Des calculs qui relancent le débat sur la soutenabilité de la dette
Les simulations de Rexecode, réalisées pour Le Figaro, indiquent qu’en enchaînant plusieurs « années blanches », la France pourrait revenir sous les 3 % de déficit d’ici 2030. Ce seuil, fixé par les critères de Maastricht, est un objectif de long terme pour les gouvernements successifs, mais la trajectoire reste incertaine. En gelant les dépenses habituellement indexées sur l’inflation, et en y ajoutant une meilleure maîtrise de certaines autres, la situation des finances publiques pourrait être assainie, selon ces calculs.
Cependant, ces prévisions reposent sur des hypothèses macroéconomiques qui pourraient être remises en cause par une conjoncture défavorable. Une croissance plus faible que prévu, ou une inflation persistante, pourrait compromettre l’efficacité de ces mesures. Par ailleurs, l’absence de réformes structurelles plus profondes, notamment sur les dépenses de santé ou les collectivités locales, pourrait limiter la portée de cette stratégie.

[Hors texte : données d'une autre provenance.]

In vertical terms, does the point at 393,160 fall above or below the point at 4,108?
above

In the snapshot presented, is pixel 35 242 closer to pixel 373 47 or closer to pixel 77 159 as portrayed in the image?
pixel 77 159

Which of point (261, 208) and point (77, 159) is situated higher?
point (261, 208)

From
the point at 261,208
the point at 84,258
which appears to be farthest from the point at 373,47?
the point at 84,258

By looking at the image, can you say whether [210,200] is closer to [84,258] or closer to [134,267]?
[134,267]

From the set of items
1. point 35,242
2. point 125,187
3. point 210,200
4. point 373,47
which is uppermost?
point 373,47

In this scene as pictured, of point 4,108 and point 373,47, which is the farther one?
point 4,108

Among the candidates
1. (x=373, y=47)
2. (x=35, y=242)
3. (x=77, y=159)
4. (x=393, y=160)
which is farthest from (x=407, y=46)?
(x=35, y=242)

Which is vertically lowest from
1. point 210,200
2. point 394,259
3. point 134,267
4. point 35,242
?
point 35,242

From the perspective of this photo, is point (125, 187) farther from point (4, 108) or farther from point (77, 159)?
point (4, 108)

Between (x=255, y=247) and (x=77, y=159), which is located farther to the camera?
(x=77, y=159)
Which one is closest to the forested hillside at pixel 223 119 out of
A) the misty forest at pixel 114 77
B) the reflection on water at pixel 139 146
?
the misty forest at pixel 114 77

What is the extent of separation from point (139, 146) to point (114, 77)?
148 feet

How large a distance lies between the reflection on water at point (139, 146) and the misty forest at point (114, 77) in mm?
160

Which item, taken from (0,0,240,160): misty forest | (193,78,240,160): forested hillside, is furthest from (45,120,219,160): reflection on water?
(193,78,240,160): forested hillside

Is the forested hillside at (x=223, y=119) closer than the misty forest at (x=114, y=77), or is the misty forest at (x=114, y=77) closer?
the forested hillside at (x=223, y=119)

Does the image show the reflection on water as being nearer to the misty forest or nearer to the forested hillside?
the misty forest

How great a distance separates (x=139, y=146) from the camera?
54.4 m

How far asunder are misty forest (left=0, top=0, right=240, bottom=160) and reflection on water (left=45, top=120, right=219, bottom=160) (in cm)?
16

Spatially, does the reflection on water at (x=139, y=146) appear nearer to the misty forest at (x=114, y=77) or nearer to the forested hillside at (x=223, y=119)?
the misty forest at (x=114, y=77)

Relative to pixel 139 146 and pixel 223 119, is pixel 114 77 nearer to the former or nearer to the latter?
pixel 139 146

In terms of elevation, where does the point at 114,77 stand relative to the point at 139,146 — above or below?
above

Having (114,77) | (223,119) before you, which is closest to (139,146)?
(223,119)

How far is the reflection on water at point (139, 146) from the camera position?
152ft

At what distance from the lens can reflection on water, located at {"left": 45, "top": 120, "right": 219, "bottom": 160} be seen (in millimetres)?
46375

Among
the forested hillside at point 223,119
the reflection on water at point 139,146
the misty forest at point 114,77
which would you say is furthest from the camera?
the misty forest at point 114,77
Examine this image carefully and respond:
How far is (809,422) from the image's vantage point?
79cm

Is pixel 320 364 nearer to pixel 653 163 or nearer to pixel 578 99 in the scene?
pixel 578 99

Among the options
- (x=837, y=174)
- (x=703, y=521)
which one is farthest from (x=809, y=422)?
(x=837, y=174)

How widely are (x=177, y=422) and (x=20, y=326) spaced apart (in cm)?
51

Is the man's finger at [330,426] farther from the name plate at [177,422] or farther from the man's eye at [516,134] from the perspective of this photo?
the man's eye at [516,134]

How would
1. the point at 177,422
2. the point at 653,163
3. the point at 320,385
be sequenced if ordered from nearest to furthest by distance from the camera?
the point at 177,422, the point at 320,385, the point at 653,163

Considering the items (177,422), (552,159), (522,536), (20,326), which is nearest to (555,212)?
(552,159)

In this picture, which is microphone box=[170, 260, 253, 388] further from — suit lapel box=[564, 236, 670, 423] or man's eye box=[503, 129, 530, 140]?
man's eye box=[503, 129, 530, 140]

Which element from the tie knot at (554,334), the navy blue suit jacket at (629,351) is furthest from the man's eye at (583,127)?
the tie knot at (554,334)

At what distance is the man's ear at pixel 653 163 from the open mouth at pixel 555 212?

Une perspective qui divise les acteurs économiques et sociaux
Si le Medef soutient cette approche, d’autres acteurs, notamment syndicaux, pourraient s’y opposer fermement. Le gel des pensions de retraite, en particulier, toucherait une population déjà vulnérable, et pourrait entraîner des mobilisations sociales. Le gouvernement devra donc trouver un équilibre entre la nécessité de réduire le déficit et la préservation du pouvoir d’achat des ménages.
En outre, la question de la crédibilité de la France auprès des marchés financiers reste centrale. Une annonce claire et crédible de réduction du déficit pourrait rassurer les investisseurs, mais des mesures perçues comme insuffisantes ou trop brutales pourraient avoir l’effet inverse. La trajectoire budgétaire française, scrutée par Bruxelles et les agences de notation, dépendra en grande partie de la capacité du prochain gouvernement à mettre en œuvre ces réformes sans provoquer de crise sociale.
Vers une consolidation progressive, mais sous conditions
La stratégie des « années blanches » semble donc offrir une voie possible pour ramener le déficit sous les 3 %, mais elle n’est pas sans risques. Le succès de cette approche dépendra de la capacité à la mettre en œuvre de manière progressive et ciblée, tout en maintenant un dialogue social constructif. Les prochains mois, marqués par la campagne présidentielle, seront décisifs pour préciser les contours de cette politique budgétaire. La France pourrait ainsi retrouver une trajectoire de consolidation, à condition de conjuguer rigueur et équité, un équilibre qui reste à trouver.